Biblioteche scolastiche al tempo del digitale

Incontro di formazione a Gallicano con l’autrice prof.ssa Donatella Lombello il 2 marzo 2019

Lettura e scrittura tradizionali e digitali, produzione di contenuti informativi e narrativi ibridati, information
e reading literacy, digital telling: come cambia il ruolo della biblioteca scolastica nell’era di internet,
per rispondere alle nuove sfide educative, tra aule aumentate, classi scomposte, e flipped classroom?
“Nel Piano nazionale scuola digitale significativa rilevanza pedagogica è attribuita alla biblioteca scolastica, proprio per l’innovatività che caratterizza la sua mission, in questa fase in cui è importante far interagire il così detto testo fisso con la dinamicità delle informazioni del web.
Cambia, in questo spazio educativo della scuola, il paradigma dell’approccio al sapere e alla letteratura.
Nuove modalità didattico-metodologiche, tra letture “potenziate”, o condivise nel web, digital storytelling, e testi lineari-sequenziali, permettono ai nostri allievi di saper coniugare, nella soluzione dei problemi della conoscenza così come nella capacità di interpretare le pagine letterarie, i tempi contratti e frammentati della rete, con il tempo – offline – più disteso della riflessione e dell’elaborazione, personale e collettiva.

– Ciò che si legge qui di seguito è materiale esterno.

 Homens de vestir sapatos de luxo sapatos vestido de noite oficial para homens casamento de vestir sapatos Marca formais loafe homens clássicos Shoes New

Donatella Lombello Soffiato, studiosa senior dello Studio patavino, già professore associato di Storia della
letteratura per l’infanzia e di Pedagogia della biblioteca scolastica e per ragazzi all’Università di Padova, coordina
dal 1993 il Gruppo di Ricerca sulle Biblioteche scolastiche.

Mario Priore è docente di lettere per la scuola secondaria di I grado ed è responsabile della biblioteca scolastica,
È animatore digitale e coordina la rete delle scuole lucane per la promozione della lettura. Ha pubblicato articoli
e saggi sull’inforrnation literacy in biblioteca e sulla letteratura per ragazzi.